Reuters: Sterling edged up 0.4% on Thursday against the dollar as investors delayed responding to finance minister Rishi Sunak’s announcement of plans to revive the economy, while Brexit risks continued to weigh on the British currency. Sunak promised an additional 30 billion pounds ($38 billion) on Wednesday to help the coronavirus-hit economy. He announced bonuses to get furloughed staff back to work, cut value-added tax for the hospitality sector and temporarily scrapped a property tax on purchases of homes costing up to 500,000 pounds. Investors barely reacted to the news immediately after the announcement, and sterling was steady on Wednesday a day after hitting three-week highs against both the dollar and euro. But the pound was up on Thursday to $1.2655 at 1005 GMT against a broadly weaker dollar, which fell against most currencies as a rally in riskier assets dented demand for the safe-heaven currency. Versus the euro, sterling rose 0.3% to 89.55 pence.

> [Dataset]:
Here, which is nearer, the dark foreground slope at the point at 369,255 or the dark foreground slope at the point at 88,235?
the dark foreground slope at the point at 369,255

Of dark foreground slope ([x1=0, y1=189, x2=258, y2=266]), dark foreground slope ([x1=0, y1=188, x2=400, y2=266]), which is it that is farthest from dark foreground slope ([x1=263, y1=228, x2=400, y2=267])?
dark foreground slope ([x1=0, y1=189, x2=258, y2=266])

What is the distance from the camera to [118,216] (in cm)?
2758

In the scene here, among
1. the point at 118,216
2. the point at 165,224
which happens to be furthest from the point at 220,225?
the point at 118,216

* * *

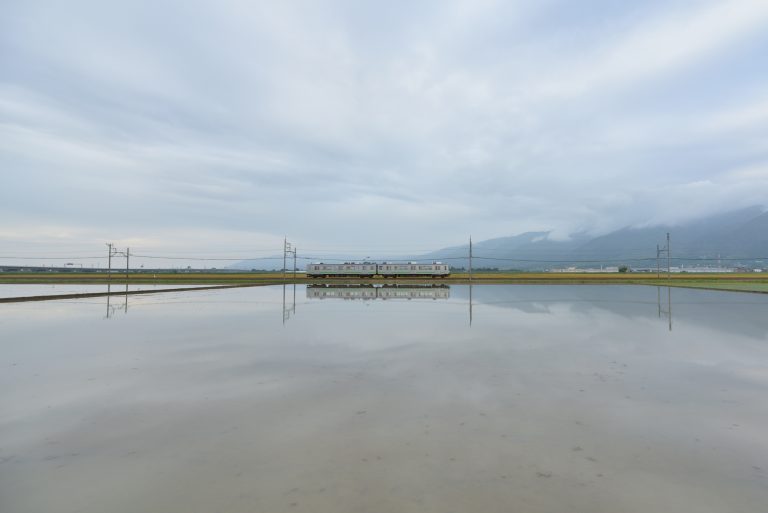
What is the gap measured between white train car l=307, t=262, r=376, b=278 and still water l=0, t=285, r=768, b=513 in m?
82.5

--

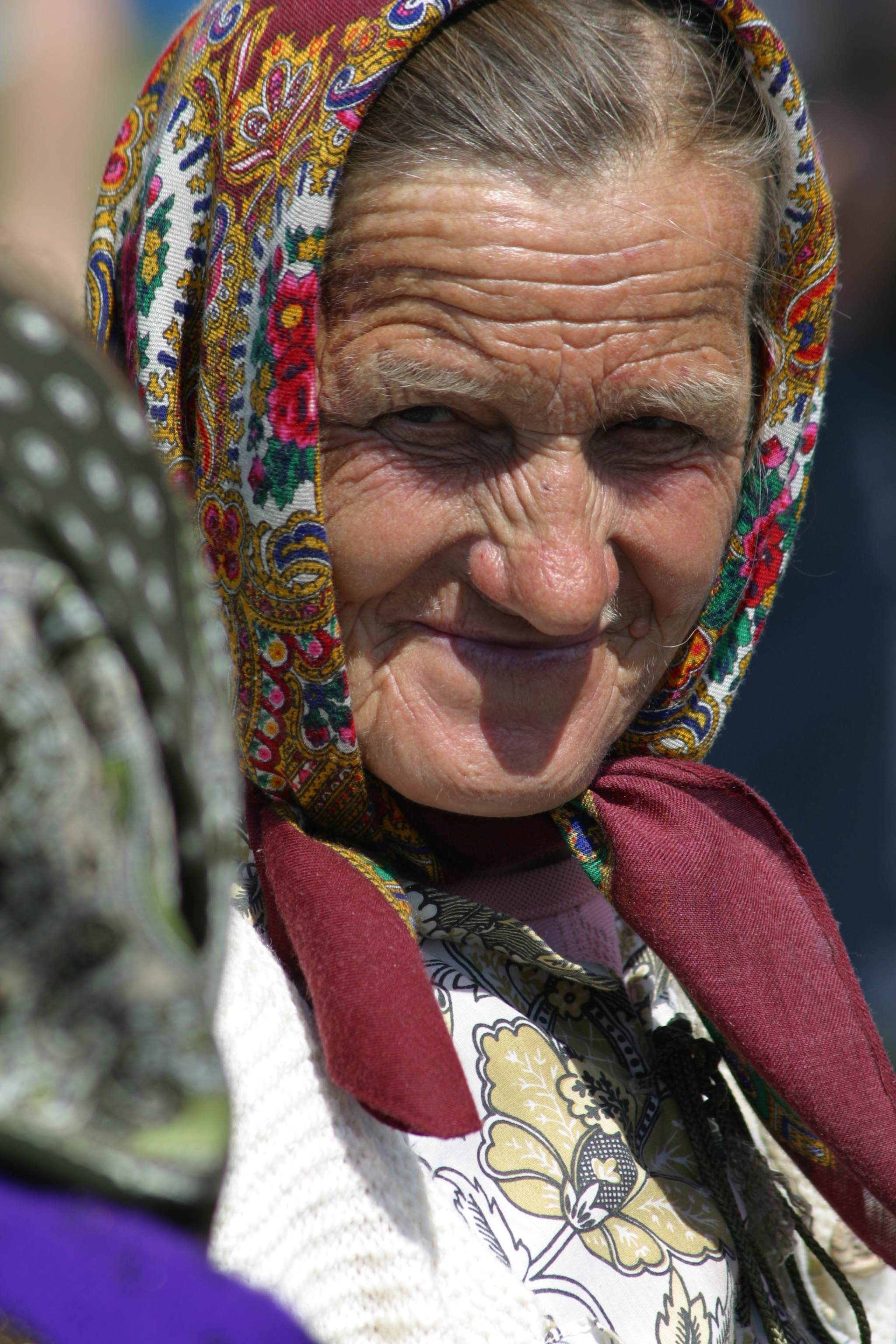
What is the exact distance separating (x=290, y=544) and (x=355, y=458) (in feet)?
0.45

> [Task set]:
(a) In the Reuters excerpt on sterling, why did the dollar fall against most currencies on Thursday? Answer in one to three sentences.
(b) According to the Reuters excerpt on sterling, how much additional money did Rishi Sunak promise on Wednesday to help the economy?
(c) Continue the Reuters excerpt on sterling, starting after its final sentence.

> [Answers to this exercise]:
(a) The dollar fell because a rally in riskier assets reduced demand for it as a safe-haven currency.

(b) He promised an additional 30 billion pounds ($38 billion).

(c)
“There has been a little bit of a delayed response, I think, to the fiscal story here in the UK,” said Stephen Gallo, European head of the FX strategy at BMO Financial Group. Gallo said Sunak’s fiscal plan is no game changer and that he expects sterling to remain under pressure over the summer if Britain and the European Union fail to make progress in agreeing their future trading relationship. “If it weren’t for the Brexit factor, which is holding down the pound, I think the pound would be significantly higher now because the UK has a much more dynamic fiscal story than the euro zone as a whole,” Gallo said. British and EU negotiators on Tuesday kicked off a new round of talks. German Chancellor Angela Merkel said she will continue to push to seal a deal by the end of the year, but the EU should prepare for the possibility of a no-deal scenario. Britain, which left the EU on Jan. 31, wants the same terms as Australia has if it cannot agree on a trade, Prime Minister Boris Johnson told Germany’s Angela Merkel in a telephone call on Tuesday. Australia has no comprehensive trade agreement with the EU. Much of EU-Australia trade follows default World Trade Organisation rules, though specific agreements are in place for certain goods.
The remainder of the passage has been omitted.